I want to prove that $$\int_{\Bbb R}\frac{\cos x}{(x^2+t^2)^2}dx=\frac{\pi(t+1)}{2t^3e^t},t > 0$$
Integral calculator with steps gives the following answer.
$\displaystyle\int_{\Bbb R}\frac{\cos{(x)}}{(x^2+t^2)^2 }dx=\frac{(t*\cosh{(t)}-\sinh{(t)})*Si(x+it)-i*(t*\sinh{(t)}-\cosh{(t)})*Ci(x+it)+(t*\cosh{(t)}-\sinh{(t)}*Si(x-it)+i*(t*\sinh{(t)}-\cosh{(t)})*Ci(x-it)}{4*t^3}+\frac{x*\cos{(x)}}{2*t^2*(x^2+t^2)}+C$
Now my question is how to evaluate $Si{(x+it)},Ci(x+it),Si(x-it),Ci(x-it)?$
My another question is how to prove this equation using "Differentiation under Integral Sign making change of variables"
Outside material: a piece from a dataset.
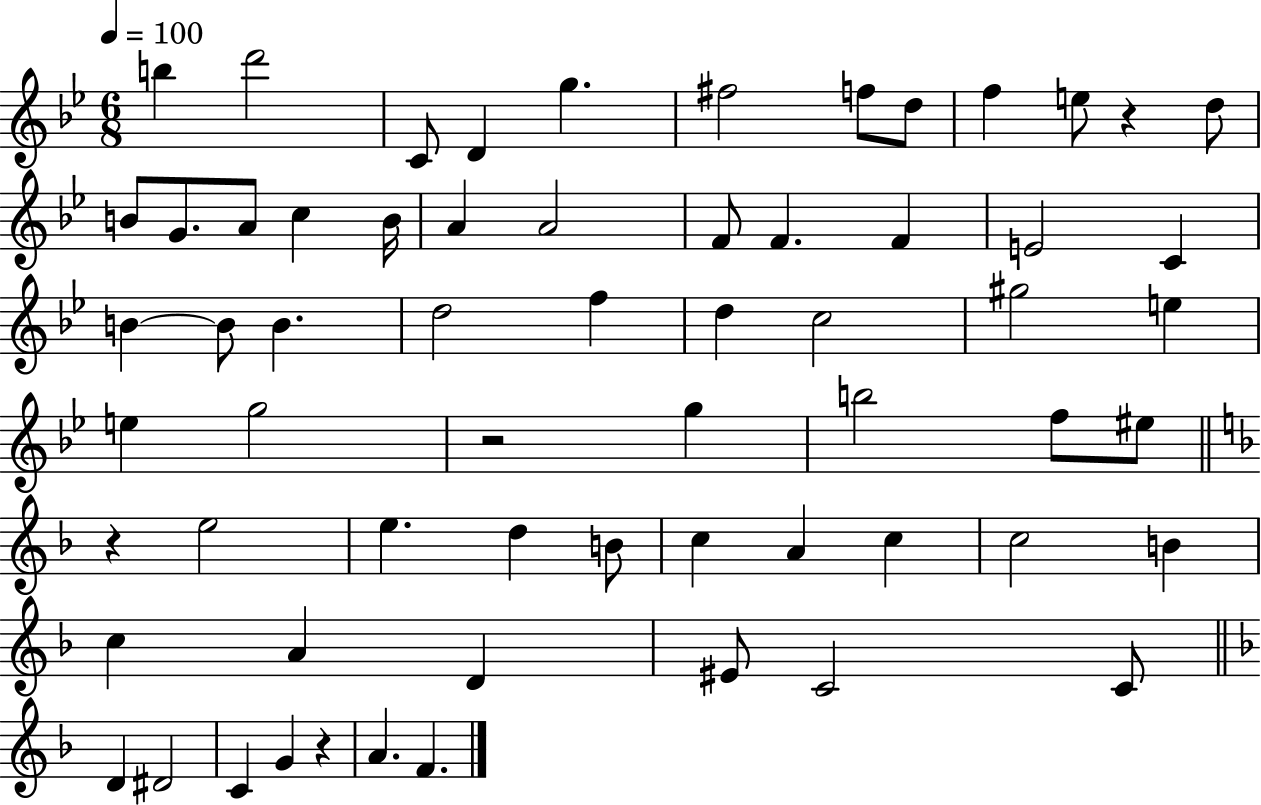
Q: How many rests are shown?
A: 4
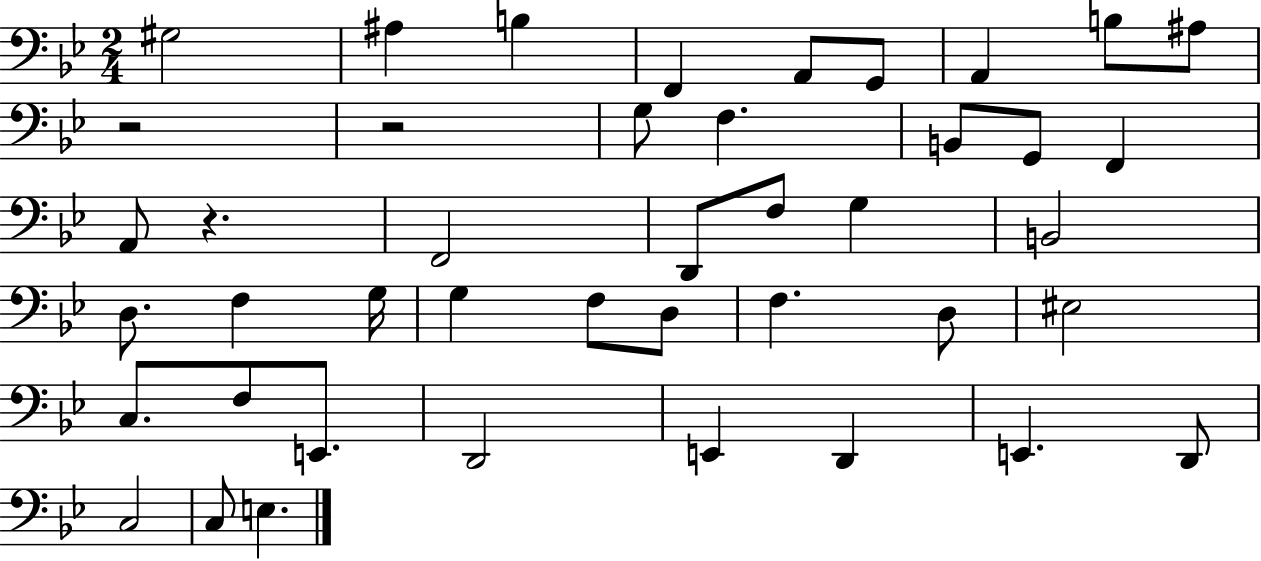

First let's solve an easier integral that doesn't have the denominator squared, namely:$$y(t)=\int_0^\infty \frac{\cos(tx)}{\color{blue}{1+x^2}}dx=\int_0^\infty \cos(tx){\color{blue}{\int_0^\infty \sin y e^{-xy}dy}}dx$$ $$={\int_0^\infty}\sin y{\color{red}{\int_0^\infty \cos(tx)e^{-xy}dx}}dy=\int_0^\infty \frac{{\color{red}y}\sin y}{{\color{red}{t^2+y^2}}}dy $$ $$\overset{y=tx}=\int_0^\infty \frac{x\sin(tx)}{1+x^2}dx=-y'(t)\Rightarrow \frac{y'(t)}{y(t)}=-1 \Rightarrow y(t)=c\cdot e^{-t}$$ $$y(0)=\int_0^\infty \frac{dx}{1+x^2}=\frac{\pi}{2}\Rightarrow c=\frac{\pi}{2}\Rightarrow y(t)=\frac{\pi}{2}e^{-t}$$ $$y(t)\overset{tx=z}=t\int_0^\infty\frac{\cos z}{t^2+z^2}dz\Rightarrow\boxed{\int_{-\infty}^\infty\frac{\cos x}{t^2+x^2}dx=\frac{\pi}{t}e^{-t},\ t>0}$$
Now in order to find the desired integral, we will differentiate under the integral sign, with respect to $t$ then divide by $-2t$, since:
$$\frac{d}{dt}\int_{-\infty}^\infty\frac{\cos x}{t^2+x^2}dx=-2t\int_{-\infty}^\infty\frac{\cos x}{(t^2+x^2)^2}dx=\frac{d}{dt}\left(\frac{\pi}{t}e^{-t}\right)$$ $$\Rightarrow \int_{-\infty}^\infty\frac{\cos x}{(t^2+x^2)^2}dx=-\frac{1}{2t}\frac{d}{dt}\left(\frac{\pi}{t}e^{-t}\right)=\frac{\pi(t+1)}{2t^3}e^{-t},\ t>0$$